The primary focus of US Patent 10,406,161 is a risperidone sustained release microsphere composition designed to release the active ingredient in a controlled manner.
What are the key components of the microsphere formulation?
The key components include risperidone or 9-hydroxy risperidone, or their salts, and a biodegradable polymer such as PLGA.
How does the patent landscape impact the validity of this patent?
The patent landscape, including prior art and competing technologies, can impact the validity of the patent through doctrines such as obviousness-type double patenting.
What is the significance of sustained release formulations in the pharmaceutical industry?

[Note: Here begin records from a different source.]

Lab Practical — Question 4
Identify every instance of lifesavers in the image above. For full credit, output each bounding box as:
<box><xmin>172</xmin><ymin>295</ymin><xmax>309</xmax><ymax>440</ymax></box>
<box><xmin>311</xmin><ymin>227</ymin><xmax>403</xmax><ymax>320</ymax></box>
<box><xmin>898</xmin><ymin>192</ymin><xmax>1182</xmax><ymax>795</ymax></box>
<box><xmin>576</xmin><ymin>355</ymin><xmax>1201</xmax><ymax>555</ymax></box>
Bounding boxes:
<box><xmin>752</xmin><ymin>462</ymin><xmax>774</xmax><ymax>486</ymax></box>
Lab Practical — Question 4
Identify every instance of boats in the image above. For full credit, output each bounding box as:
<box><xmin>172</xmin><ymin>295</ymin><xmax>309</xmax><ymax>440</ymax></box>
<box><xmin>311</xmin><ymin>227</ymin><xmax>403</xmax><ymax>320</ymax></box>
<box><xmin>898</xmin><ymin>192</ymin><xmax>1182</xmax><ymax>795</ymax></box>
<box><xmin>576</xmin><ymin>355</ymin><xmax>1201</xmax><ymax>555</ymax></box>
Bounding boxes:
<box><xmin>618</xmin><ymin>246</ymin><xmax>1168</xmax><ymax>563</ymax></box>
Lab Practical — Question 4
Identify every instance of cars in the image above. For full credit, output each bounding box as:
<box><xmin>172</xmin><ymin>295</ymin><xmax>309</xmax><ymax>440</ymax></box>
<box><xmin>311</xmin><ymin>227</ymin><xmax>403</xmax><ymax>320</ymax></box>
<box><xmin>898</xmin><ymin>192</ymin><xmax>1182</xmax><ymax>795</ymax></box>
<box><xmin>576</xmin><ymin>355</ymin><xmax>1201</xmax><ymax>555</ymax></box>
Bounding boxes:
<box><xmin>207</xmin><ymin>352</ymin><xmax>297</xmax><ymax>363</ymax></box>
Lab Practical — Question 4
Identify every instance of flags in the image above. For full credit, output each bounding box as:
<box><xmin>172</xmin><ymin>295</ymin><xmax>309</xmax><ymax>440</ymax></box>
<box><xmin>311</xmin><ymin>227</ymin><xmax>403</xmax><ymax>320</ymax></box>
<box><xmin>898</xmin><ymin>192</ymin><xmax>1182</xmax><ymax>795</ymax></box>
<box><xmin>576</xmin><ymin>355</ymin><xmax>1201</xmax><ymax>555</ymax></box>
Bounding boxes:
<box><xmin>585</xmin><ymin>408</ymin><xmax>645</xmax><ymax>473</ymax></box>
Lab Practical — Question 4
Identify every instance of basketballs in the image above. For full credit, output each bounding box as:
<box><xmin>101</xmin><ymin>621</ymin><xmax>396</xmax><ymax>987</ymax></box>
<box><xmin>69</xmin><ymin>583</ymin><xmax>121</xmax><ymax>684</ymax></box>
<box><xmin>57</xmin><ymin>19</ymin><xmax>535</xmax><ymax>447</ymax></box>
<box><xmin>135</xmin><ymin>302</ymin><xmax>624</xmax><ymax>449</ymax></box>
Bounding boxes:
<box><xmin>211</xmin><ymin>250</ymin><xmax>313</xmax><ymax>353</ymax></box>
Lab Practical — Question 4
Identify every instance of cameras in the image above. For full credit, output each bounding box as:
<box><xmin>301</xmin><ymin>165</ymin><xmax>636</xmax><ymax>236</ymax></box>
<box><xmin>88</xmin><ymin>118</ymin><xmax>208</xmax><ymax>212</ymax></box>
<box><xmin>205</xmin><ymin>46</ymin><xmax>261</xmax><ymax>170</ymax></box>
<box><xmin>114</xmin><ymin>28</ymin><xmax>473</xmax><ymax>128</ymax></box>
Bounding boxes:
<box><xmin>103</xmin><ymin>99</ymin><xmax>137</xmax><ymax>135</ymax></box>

Sustained release formulations improve patient compliance by reducing dosing frequency and maintain therapeutic drug levels over an extended period, enhancing treatment efficacy.
How is inventorship determined for US patent applications?
Inventorship is determined by identifying those who conceived the idea and reduced it to practice, as required by US patent law.
Sources
- The Influence of Patents in Twenty R&D Portfolios Funded by the US Department of Energy's Office of Energy Efficiency and Renewable Energy - 1790 Analytics LLC.
- ALLERGAN USA, INC. v. MSN LABORATORIES PRIVATE LTD. - United States Court of Appeals for the Federal Circuit.
- Patent Claims Research Dataset - USPTO.
- Risperidone sustained release microsphere composition - US Patent 10,406,161.
- Determining Inventorship for US Patent Applications - Oregon State University.